В доме спали. Один чуткий Тарзан быстро оценил обстановку и, поколдовав с микроволновой печью, протянул Кате кружку крепкого бульона.
Укладываясь на матрас, она поняла, что жутко устала. Сон пришел моментально. Злата, наоборот, заснуть не могла долго. Она винила себя за прогулку, но восхищалась своим новым другом. Ее избранник, несмотря на молодость, оказался героем. Злата улыбалась и думала, что наконец-то к ней пришла большая любовь.

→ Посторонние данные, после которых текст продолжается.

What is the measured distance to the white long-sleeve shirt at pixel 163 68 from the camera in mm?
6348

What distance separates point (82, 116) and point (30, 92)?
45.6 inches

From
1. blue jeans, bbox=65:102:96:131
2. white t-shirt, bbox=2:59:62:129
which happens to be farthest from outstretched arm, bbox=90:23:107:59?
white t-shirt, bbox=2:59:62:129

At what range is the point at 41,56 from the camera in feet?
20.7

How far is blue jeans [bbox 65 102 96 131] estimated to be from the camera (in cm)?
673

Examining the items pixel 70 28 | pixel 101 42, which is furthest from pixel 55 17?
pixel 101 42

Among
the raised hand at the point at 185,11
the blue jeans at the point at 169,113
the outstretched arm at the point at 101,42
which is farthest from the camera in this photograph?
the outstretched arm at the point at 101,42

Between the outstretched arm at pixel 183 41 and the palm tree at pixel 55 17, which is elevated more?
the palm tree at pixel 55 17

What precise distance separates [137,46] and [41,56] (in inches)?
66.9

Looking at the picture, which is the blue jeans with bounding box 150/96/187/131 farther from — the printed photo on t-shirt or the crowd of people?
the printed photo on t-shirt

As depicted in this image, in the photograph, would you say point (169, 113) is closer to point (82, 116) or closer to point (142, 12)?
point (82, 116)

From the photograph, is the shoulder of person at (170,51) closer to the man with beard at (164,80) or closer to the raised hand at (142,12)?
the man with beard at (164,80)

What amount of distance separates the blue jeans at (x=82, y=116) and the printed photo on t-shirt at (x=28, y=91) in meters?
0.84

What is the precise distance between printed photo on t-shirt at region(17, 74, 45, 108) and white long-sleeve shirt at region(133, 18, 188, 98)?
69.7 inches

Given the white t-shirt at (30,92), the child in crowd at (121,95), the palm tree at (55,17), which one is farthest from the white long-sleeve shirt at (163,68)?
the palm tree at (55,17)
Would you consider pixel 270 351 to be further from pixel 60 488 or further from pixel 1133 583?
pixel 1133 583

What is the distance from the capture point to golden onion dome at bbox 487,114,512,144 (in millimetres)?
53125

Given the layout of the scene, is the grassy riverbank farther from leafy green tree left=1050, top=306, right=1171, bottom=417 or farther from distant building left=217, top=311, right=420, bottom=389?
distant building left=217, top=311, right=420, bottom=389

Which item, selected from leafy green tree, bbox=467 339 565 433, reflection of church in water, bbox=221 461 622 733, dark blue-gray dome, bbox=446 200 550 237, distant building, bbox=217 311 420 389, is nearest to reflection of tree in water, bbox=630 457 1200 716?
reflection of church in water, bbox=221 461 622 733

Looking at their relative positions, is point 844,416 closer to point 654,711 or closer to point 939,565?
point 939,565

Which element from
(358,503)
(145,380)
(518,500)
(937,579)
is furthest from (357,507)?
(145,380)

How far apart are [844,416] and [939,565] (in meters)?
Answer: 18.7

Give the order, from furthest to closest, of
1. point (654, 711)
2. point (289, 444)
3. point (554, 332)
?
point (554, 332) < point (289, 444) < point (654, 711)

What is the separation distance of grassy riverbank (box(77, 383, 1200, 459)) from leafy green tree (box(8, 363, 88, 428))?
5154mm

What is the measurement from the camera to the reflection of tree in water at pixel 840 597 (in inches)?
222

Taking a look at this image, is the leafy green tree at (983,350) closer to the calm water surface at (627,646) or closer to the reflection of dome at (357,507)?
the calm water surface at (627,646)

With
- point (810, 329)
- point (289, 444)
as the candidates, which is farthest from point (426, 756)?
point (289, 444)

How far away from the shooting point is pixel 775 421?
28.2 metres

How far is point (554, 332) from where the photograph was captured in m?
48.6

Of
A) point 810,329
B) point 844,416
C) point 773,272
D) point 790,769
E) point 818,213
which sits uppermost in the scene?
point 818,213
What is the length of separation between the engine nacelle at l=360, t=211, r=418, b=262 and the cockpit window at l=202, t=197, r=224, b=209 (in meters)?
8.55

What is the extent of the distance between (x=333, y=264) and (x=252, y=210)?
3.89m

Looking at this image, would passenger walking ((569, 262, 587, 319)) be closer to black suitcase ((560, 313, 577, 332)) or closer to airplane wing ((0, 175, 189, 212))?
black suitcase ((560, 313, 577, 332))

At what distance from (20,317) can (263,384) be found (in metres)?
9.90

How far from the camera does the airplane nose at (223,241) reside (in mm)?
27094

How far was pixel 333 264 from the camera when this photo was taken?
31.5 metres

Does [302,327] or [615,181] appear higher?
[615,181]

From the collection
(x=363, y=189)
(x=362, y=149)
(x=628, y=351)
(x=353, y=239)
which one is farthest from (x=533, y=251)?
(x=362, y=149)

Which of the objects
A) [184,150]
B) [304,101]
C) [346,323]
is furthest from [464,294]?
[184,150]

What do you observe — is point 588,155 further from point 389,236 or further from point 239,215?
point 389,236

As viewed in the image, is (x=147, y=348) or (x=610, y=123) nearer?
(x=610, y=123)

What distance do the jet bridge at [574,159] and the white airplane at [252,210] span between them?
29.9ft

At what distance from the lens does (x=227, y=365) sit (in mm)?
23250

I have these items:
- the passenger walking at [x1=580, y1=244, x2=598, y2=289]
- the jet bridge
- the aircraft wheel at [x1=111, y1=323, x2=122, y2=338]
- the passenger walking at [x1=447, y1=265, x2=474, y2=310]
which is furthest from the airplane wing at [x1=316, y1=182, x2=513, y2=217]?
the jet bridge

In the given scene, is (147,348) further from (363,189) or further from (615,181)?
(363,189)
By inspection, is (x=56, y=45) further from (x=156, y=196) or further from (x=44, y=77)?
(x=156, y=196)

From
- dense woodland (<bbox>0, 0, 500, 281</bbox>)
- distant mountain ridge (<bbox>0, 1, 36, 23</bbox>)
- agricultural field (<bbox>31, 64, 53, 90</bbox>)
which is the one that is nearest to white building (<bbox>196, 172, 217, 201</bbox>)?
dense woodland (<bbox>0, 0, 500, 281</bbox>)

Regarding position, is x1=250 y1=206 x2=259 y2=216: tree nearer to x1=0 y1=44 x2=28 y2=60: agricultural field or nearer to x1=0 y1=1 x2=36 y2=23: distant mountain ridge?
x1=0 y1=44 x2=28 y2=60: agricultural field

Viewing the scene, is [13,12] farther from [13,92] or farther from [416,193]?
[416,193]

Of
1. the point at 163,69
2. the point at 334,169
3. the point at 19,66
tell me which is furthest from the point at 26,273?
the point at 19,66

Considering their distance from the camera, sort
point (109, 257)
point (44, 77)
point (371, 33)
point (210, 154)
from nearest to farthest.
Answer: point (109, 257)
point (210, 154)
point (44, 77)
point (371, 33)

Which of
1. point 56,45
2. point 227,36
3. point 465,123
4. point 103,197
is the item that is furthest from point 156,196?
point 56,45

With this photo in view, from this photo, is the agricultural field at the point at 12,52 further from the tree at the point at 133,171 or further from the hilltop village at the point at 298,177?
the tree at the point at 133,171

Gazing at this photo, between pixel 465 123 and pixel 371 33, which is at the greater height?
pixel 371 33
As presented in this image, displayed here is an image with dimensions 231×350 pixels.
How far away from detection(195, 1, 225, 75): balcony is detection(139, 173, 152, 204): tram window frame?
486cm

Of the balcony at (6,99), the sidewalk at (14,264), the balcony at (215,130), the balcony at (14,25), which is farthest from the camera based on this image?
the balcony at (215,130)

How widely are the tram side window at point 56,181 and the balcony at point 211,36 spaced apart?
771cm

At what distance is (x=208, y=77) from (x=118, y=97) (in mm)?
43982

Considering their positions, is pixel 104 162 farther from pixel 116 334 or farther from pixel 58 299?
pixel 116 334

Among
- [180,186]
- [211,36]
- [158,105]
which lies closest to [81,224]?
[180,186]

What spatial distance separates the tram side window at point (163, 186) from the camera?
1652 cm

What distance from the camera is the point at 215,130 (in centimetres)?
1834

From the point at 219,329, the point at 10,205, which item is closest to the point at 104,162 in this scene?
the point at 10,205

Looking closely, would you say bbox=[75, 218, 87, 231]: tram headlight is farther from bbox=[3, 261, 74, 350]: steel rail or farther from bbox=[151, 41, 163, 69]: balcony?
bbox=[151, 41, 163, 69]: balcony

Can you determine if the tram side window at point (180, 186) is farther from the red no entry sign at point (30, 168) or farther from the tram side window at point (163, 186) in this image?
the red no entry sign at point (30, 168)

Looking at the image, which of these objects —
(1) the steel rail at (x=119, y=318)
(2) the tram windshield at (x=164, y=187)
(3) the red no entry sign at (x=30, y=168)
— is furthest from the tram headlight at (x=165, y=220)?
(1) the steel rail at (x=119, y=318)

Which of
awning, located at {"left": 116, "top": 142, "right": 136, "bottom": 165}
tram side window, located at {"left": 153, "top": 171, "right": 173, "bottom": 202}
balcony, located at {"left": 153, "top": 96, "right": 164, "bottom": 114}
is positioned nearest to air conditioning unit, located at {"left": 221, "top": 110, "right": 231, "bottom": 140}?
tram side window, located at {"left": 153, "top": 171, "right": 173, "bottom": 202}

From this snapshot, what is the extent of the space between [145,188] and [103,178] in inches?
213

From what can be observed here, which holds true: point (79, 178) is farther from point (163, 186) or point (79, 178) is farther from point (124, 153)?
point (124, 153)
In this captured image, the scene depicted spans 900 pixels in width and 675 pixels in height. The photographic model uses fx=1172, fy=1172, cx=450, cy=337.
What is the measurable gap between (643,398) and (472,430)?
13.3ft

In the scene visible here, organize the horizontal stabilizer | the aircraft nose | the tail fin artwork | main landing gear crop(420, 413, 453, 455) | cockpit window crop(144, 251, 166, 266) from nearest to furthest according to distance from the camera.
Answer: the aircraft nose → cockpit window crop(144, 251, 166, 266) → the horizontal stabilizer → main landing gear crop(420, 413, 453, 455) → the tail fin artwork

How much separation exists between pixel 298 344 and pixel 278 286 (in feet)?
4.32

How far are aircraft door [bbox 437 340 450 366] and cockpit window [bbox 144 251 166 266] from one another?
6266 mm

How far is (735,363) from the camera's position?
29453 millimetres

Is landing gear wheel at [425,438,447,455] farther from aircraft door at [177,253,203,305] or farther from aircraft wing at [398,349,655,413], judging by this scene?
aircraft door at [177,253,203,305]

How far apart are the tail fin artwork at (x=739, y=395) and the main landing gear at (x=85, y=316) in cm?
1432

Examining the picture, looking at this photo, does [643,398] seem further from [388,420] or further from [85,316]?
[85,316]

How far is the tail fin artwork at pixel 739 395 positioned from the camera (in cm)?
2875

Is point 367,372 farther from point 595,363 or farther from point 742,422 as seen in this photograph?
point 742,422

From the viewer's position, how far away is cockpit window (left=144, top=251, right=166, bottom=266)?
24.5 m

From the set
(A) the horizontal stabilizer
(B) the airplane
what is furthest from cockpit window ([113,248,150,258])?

Утром Катю разбудили крики за стеной. Поднимаясь, она скривилась от боли в плече. Катя вспомнила вчерашнее приключение. Стоны за стеной перемешивались со знакомыми звуками тренировок. Что бы это могло значить? Девочка открыла дверь мансарды и увидела лежащего на полу художника. Олег и Петя били его ногами. Гнусняк в свитере и сандалиях на босу ногу стоял в углу мансарды и молча наблюдал за происходящим.
Игры закончились, началась работа.
Глава 20
Странный долг Крюкова
Гнусняк отчитал Катю за вечернюю прогулку. Покалеченные работники ему не нужны. За Катю заступилась Злата. Она взяла вину на себя, и Самсон решил не идти на конфронтацию со своенравной родственницей.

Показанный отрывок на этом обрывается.